● WHAT YOU HAVE TO DO: Show every line of the data that contains the string "Ventildeckel".

[LISTED ENTRIES — start]

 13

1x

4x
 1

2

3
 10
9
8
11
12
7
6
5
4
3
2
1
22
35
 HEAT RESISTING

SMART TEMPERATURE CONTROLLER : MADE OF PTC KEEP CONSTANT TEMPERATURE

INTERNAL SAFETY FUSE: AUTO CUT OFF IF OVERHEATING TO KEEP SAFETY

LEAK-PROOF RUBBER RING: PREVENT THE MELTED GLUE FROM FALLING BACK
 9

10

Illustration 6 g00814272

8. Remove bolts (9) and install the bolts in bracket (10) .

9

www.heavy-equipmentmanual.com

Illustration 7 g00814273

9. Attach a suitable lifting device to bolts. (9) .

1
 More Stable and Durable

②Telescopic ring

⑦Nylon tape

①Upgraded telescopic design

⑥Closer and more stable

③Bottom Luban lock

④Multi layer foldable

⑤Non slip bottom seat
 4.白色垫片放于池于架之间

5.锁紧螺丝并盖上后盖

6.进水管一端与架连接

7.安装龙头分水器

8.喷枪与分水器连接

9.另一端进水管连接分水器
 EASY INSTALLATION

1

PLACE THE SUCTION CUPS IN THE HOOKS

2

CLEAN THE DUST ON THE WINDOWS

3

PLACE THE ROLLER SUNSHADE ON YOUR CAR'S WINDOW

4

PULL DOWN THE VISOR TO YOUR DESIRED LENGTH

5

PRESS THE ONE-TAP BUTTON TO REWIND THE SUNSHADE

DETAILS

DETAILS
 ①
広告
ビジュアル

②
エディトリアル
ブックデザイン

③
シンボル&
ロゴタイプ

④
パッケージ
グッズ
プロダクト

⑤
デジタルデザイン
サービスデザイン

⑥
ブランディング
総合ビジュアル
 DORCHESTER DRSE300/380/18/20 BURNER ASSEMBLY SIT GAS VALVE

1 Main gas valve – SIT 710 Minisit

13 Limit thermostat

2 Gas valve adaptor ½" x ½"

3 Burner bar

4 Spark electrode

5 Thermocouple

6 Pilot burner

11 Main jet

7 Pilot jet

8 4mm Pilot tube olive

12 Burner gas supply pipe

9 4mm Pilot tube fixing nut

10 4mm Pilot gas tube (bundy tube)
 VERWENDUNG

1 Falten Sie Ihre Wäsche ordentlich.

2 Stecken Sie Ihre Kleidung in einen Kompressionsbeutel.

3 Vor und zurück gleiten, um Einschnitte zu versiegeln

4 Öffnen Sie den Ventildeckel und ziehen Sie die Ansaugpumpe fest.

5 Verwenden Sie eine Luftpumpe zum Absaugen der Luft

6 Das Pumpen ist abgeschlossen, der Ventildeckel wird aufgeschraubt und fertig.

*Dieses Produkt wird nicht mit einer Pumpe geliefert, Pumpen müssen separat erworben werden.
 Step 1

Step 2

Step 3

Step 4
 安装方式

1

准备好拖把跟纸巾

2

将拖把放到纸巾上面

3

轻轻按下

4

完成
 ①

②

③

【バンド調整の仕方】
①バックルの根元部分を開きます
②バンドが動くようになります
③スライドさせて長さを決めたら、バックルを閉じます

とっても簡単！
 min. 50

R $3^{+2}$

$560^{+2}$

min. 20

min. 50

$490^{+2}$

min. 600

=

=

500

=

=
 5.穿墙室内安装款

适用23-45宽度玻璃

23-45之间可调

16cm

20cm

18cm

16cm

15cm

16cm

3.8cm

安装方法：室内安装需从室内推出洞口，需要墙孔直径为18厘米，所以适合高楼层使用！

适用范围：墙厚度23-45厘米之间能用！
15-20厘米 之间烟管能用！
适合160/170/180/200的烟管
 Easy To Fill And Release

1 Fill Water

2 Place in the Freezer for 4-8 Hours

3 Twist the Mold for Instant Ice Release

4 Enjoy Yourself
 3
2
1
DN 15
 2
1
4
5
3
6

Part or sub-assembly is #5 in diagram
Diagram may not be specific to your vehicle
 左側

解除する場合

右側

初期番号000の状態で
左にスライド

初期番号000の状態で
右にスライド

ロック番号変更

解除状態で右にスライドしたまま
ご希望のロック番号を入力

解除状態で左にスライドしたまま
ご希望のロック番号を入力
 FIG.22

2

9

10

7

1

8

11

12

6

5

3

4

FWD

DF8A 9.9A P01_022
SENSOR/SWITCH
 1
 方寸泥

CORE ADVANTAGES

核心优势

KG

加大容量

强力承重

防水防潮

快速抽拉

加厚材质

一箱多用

[LISTED ENTRIES — finish]

● COMPLETED EXERCISE:
4 Öffnen Sie den Ventildeckel und ziehen Sie die Ansaugpumpe fest.
6 Das Pumpen ist abgeschlossen, der Ventildeckel wird aufgeschraubt und fertig.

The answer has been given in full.